Most of Mission Hospital’s walls are varying shades of beige, but when you step off the elevator on the third floor, color greets you. This is where adult care ends and the pediatrics unit begins: Ceiling tiles feature original artwork by young patients and white clouds float on blue walls in a playroom down the hall from a waiting room. It’s the wing of the hospital where kids can get an IV and an iPad at the same time.
It's all part of the plan to provide the best care, says Mission Children's Hospital Medical Director Susan Mims.
"Children are kids,” says Mims. “They have all kinds of fears and concerns about medical care, especially when they're not feeling well. So to have services in a child and family-friendly environment means the world to children, and parents as well," she says.
Recently, the hospital opened Mission Children's Radiology at the Reuter Outpatient Center. Designed specifically with young patients in mind, the 6,000-square-foot imaging center features a jungle-themed MRI room and nature-inspired artwork [see "Mission Health opens news children's radiology center" June 20 Xpress].
But providing high-quality pediatric care isn't only about the art on the walls. "It's not just the place where the services are provided, but how they are provided," says Mims.
In Hendersonville, Park Ridge Health pediatrician Dr. Mary Anne Uritis turns the unfamiliar into something fun. "When I look into a child’s ear, I tell them I have to look for fairies,” she says. “For boys, I tell them I’m looking for frogs. It's all about the way you engage with a child. You've got to make them feel comfortable."
For example, Uritis encourages patients to play doctor with their own medical tools while she completes an examination.
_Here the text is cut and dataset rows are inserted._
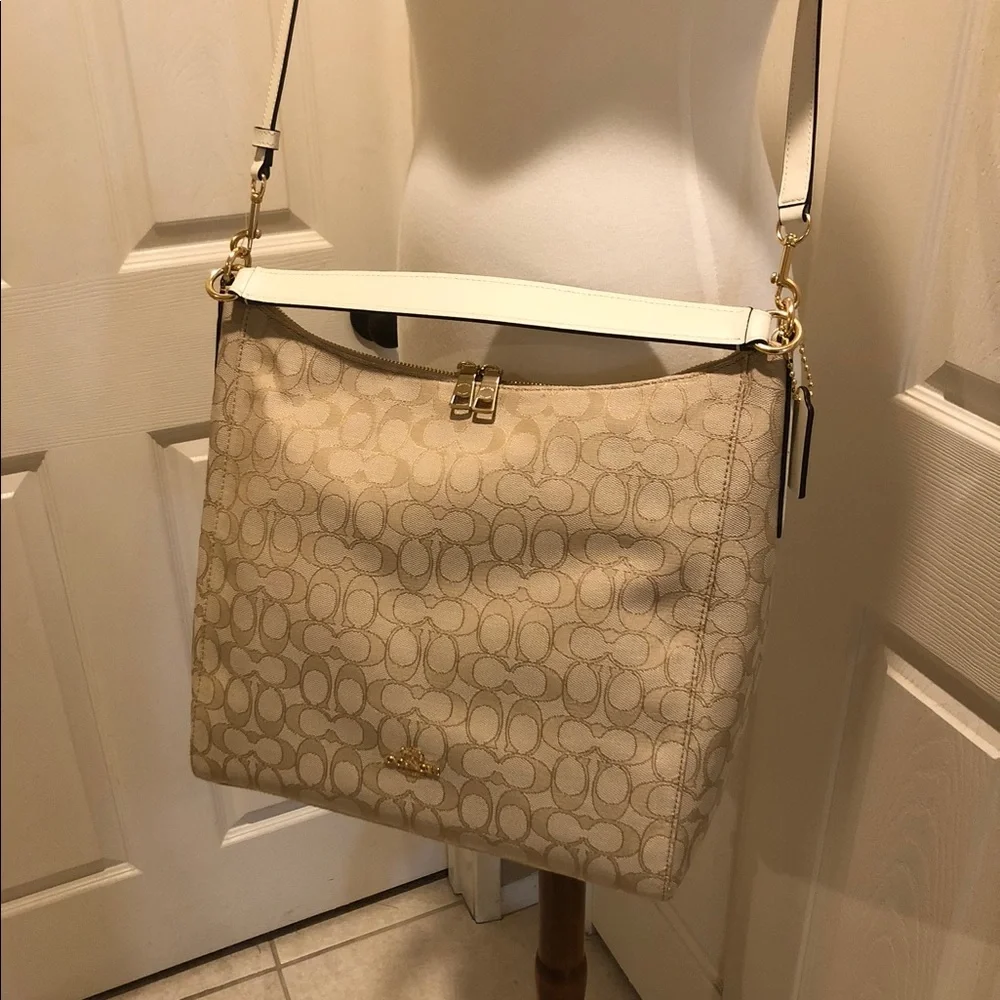 Coach Signature Celeste Convertible Hobo, Two Way Bag #F58327 NWT 2017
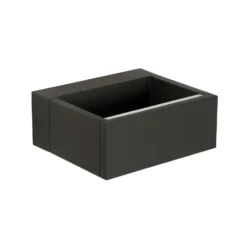 Goa - aplique de exterior LED angular en negro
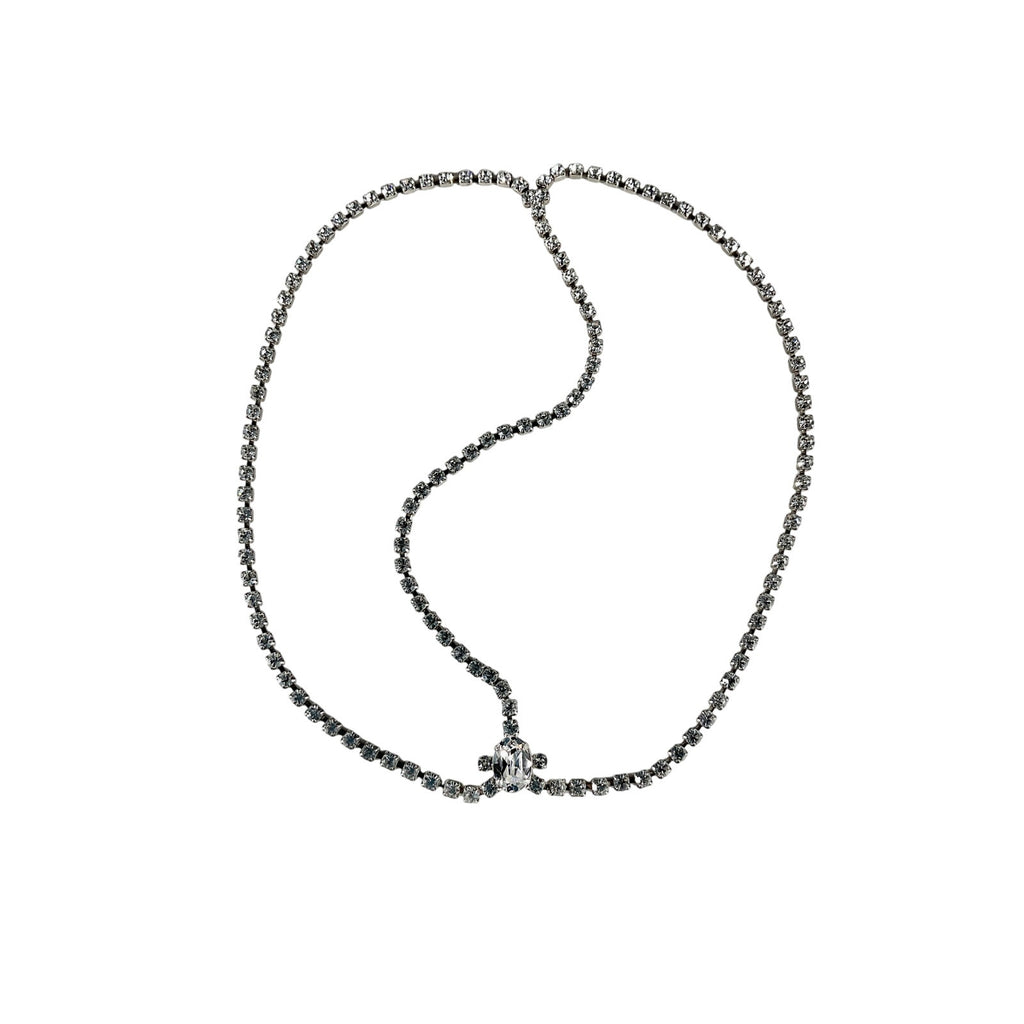 Jennifer Behr 'Alice' Silver Crystal Diadem Size OS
This lets children learn and ask questions through play — a natural part of their development.
But these exams aren't just for the patients. “In pediatrics … you’re taking care of parents, too — in terms of emotional support or whatever they need in raising their child, whether their child is healthy or sick.”
And, as Mission Children’s Hospital child life specialist Tara Lynch explains, this family-unit support intensifies when confronting illness or hospitalization.
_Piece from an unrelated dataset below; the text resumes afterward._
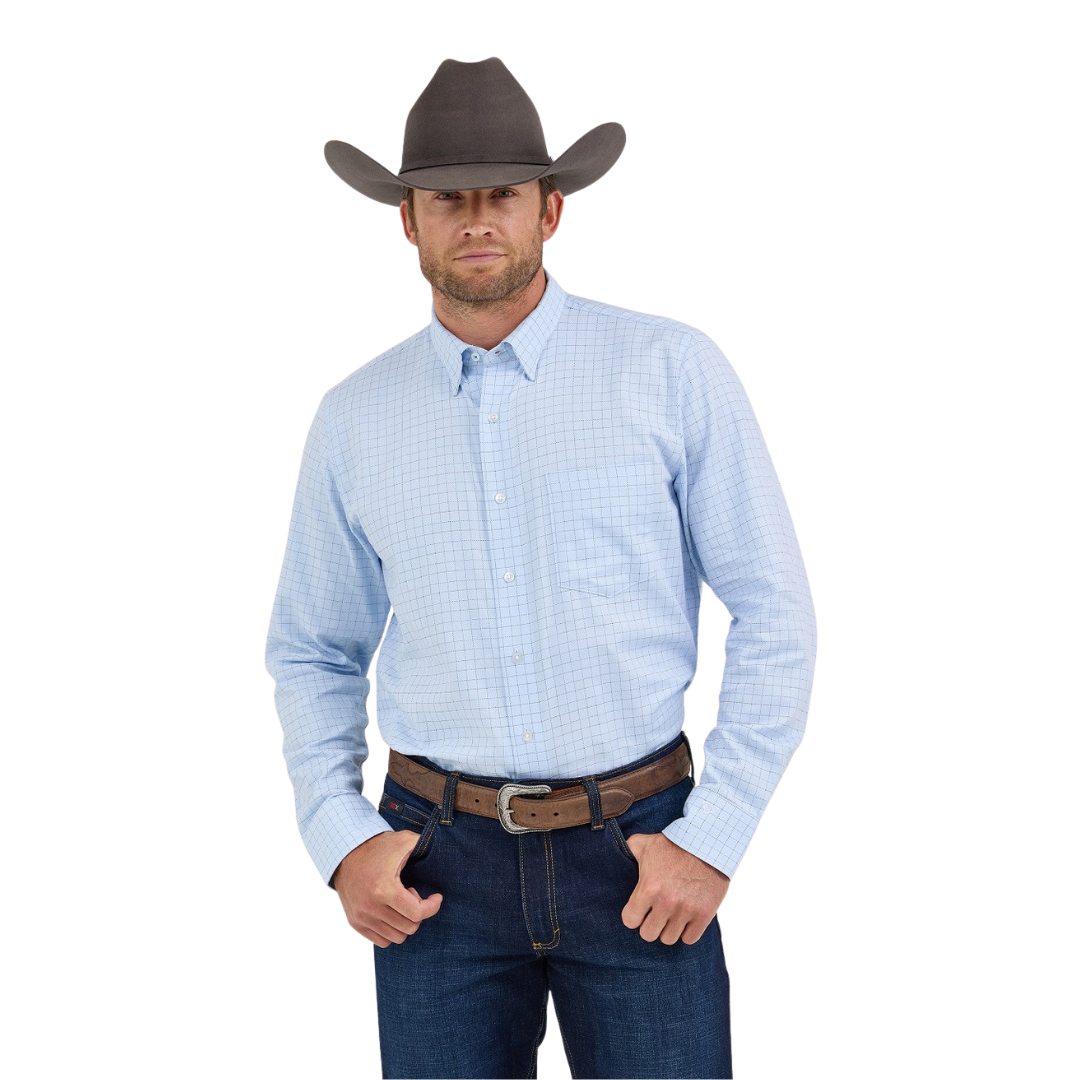Wrangler Men's X Cody Johnson Light Blue Shirt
Child life specialists assist children and their families with psychological, developmental and social needs throughout the hospital process. Whether it’s arranging a hospital visit, discussing ways to cope, or talking about the sights and sounds of a procedure, these specialists work with the medical team to help families and patients during a hospital stay.
“As a kid, I think a lot of times you feel like decisions are made for you, because they are,” says Lunch. “When you come to the hospital, sometimes — for kids and parents — that power gets taken away,” she continues. “But to give any kind of choices and help kids be an active participant in their care instead of a passive one — that can empower them.”
And when a child faces a terminal diagnosis, those options and conversations become even more important. “We help facilitate conversations … to help [young patients] figure out what they want their legacy to be, what they want their story to be and what they want the world to know about them,” Lynch says. Sometimes that legacy can be things like videos or scrapbooks made by the child.
But whether it’s a terminal diagnosis or a brief post-op stay, Lynch advocates for development-appropriate education and dialogue. “It’s important to demystify it and not make it this big scary thing that we can’t talk about,” she says.
With 26 years as a pediatrician, Uritis emphasizes that these early encounters with the medical world might affect health decisions made later in life.
“When you look at people who don’t maintain their well care or their yearly check-ups, it may be that they didn’t have the best experiences,” she says. “They may think, ‘I feel great. Why should I go back? I don’t need preventive health care.’
“And one thing that I think is so important in a pediatric environment, or for a pediatrician’s job, is the idea of preventative health care,” Uritis says, adding, “Preventive care and maintaining a healthy lifestyle starts from the first moment you see the patient … and if you’re fortunate enough to care for that child through the first 18 years, that’s something that, every time you see them, can continue.”